## TASK STATEMENT
Present all of the material below as a numbered list, one line per item. Leave out blank lines and the pictures.

----------------------------------------

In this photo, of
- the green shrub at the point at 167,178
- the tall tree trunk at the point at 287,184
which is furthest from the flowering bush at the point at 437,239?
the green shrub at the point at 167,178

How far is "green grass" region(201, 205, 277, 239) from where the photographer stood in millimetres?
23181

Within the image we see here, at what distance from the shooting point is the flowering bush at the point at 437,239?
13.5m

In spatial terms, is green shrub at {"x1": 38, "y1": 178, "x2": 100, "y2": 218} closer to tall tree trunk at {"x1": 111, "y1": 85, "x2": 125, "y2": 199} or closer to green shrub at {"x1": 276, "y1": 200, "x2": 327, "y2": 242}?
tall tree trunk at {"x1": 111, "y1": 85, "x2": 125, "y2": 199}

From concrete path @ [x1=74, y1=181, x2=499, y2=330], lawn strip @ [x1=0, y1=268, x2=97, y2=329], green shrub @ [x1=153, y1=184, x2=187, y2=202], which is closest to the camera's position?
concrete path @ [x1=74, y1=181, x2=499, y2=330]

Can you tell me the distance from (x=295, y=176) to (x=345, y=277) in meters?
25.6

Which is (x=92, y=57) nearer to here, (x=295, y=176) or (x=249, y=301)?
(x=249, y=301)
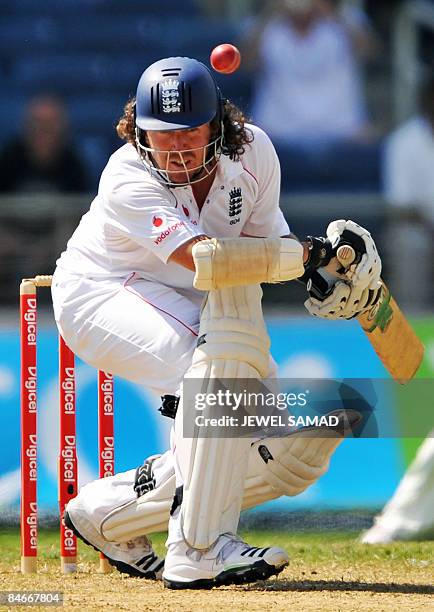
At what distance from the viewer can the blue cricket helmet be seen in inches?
148

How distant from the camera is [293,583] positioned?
3926mm

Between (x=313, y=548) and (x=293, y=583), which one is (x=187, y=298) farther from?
(x=313, y=548)

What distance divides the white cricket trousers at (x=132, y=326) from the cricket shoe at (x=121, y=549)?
47 centimetres

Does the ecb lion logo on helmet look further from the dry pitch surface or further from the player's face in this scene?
the dry pitch surface

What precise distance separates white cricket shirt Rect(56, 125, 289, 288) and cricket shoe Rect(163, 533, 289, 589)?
78 centimetres

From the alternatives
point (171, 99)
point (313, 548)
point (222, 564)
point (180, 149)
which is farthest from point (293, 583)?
point (171, 99)

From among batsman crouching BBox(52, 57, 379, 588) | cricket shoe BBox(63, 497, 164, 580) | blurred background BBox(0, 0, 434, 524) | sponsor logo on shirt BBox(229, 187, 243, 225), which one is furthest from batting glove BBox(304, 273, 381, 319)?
blurred background BBox(0, 0, 434, 524)

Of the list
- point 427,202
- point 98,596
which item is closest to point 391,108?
point 427,202

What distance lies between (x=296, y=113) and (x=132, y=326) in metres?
4.85

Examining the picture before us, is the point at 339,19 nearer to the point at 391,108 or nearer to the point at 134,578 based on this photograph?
the point at 391,108

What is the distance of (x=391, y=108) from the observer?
343 inches

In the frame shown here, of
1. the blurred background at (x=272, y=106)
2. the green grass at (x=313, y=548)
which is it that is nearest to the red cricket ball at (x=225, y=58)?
the green grass at (x=313, y=548)

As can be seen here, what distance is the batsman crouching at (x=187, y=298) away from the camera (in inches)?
143

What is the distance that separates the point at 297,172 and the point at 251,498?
4950mm
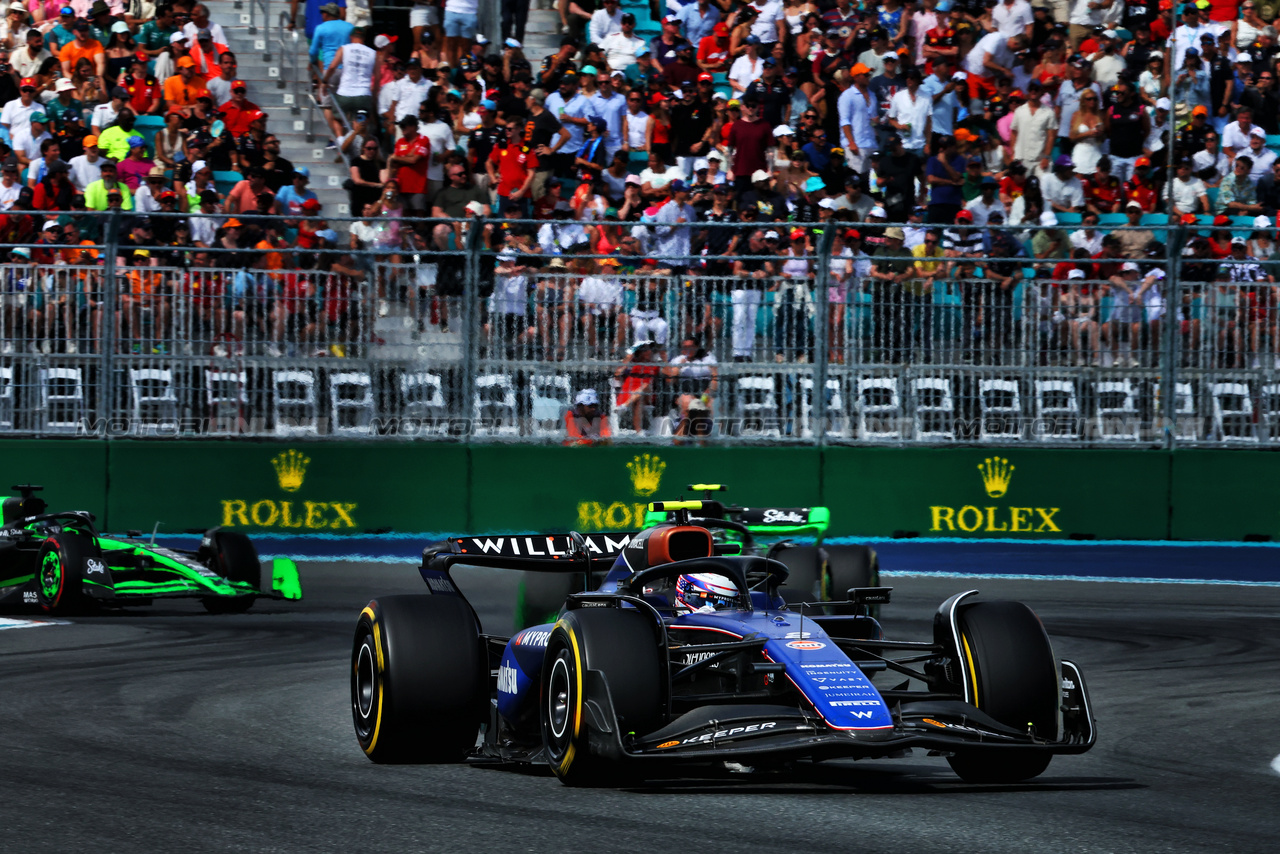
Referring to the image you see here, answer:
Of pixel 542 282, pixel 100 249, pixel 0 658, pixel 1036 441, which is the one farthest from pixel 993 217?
pixel 0 658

----------------------------------------

## REPLY TO THE TASK
1. In this photo, of
2. - the green shrub at the point at 167,178
3. - the tall tree trunk at the point at 287,184
4. which is furthest from the flowering bush at the point at 437,239?
5. the green shrub at the point at 167,178
6. How far is "green grass" region(201, 205, 277, 239) from where the photographer stood in millimetres?
7. 23181
8. Within the image we see here, at what distance from the shooting point is the flowering bush at the point at 437,239?
9. 13.5m
10. In spatial terms, is green shrub at {"x1": 38, "y1": 178, "x2": 100, "y2": 218} closer to tall tree trunk at {"x1": 111, "y1": 85, "x2": 125, "y2": 199} or closer to green shrub at {"x1": 276, "y1": 200, "x2": 327, "y2": 242}?
11. tall tree trunk at {"x1": 111, "y1": 85, "x2": 125, "y2": 199}
12. From concrete path @ [x1=74, y1=181, x2=499, y2=330], lawn strip @ [x1=0, y1=268, x2=97, y2=329], green shrub @ [x1=153, y1=184, x2=187, y2=202], which is closest to the camera's position?
13. concrete path @ [x1=74, y1=181, x2=499, y2=330]
14. Can you tell me the distance from (x=295, y=176) to (x=345, y=277) in meters?
15. 25.6
16. Which is (x=92, y=57) nearer to here, (x=295, y=176) or (x=249, y=301)?
17. (x=249, y=301)
18. At what distance from the viewer can the blue cricket helmet be seen in inches?
19. 148
20. How distant from the camera is [293,583] positioned?
21. 3926mm
22. Between (x=313, y=548) and (x=293, y=583), which one is (x=187, y=298) farther from?
23. (x=313, y=548)
24. What distance divides the white cricket trousers at (x=132, y=326) from the cricket shoe at (x=121, y=549)?
25. 47 centimetres
26. Does the ecb lion logo on helmet look further from the dry pitch surface or further from the player's face in this scene?
27. the dry pitch surface
28. What precise distance separates white cricket shirt Rect(56, 125, 289, 288) and cricket shoe Rect(163, 533, 289, 589)?
29. 78 centimetres
30. From the alternatives
31. point (171, 99)
32. point (313, 548)
33. point (222, 564)
34. point (180, 149)
35. which is farthest from point (293, 583)?
36. point (171, 99)
37. From among batsman crouching BBox(52, 57, 379, 588) | cricket shoe BBox(63, 497, 164, 580) | blurred background BBox(0, 0, 434, 524) | sponsor logo on shirt BBox(229, 187, 243, 225), which one is furthest from batting glove BBox(304, 273, 381, 319)?
38. blurred background BBox(0, 0, 434, 524)
39. Of the list
40. - point 427,202
41. - point 98,596
42. which item is closest to point 391,108?
43. point 427,202
44. What distance lies between (x=296, y=113) and (x=132, y=326) in metres?
45. 4.85
46. Examining the picture before us, is the point at 339,19 nearer to the point at 391,108 or nearer to the point at 134,578 based on this photograph?
47. the point at 391,108
48. What is the distance of (x=391, y=108) from the observer?
49. 343 inches
50. In the frame shown here, of
51. 1. the blurred background at (x=272, y=106)
52. 2. the green grass at (x=313, y=548)
53. which is it that is nearest to the red cricket ball at (x=225, y=58)?
54. the green grass at (x=313, y=548)
55. As can be seen here, what distance is the batsman crouching at (x=187, y=298) away from the camera (in inches)?
56. 143
57. What is the distance that separates the point at 297,172 and the point at 251,498?
58. 4950mm
59. Referring to the image you see here, answer:
60. Of pixel 542 282, pixel 100 249, pixel 0 658, pixel 1036 441, which is the one farthest from pixel 993 217?
61. pixel 0 658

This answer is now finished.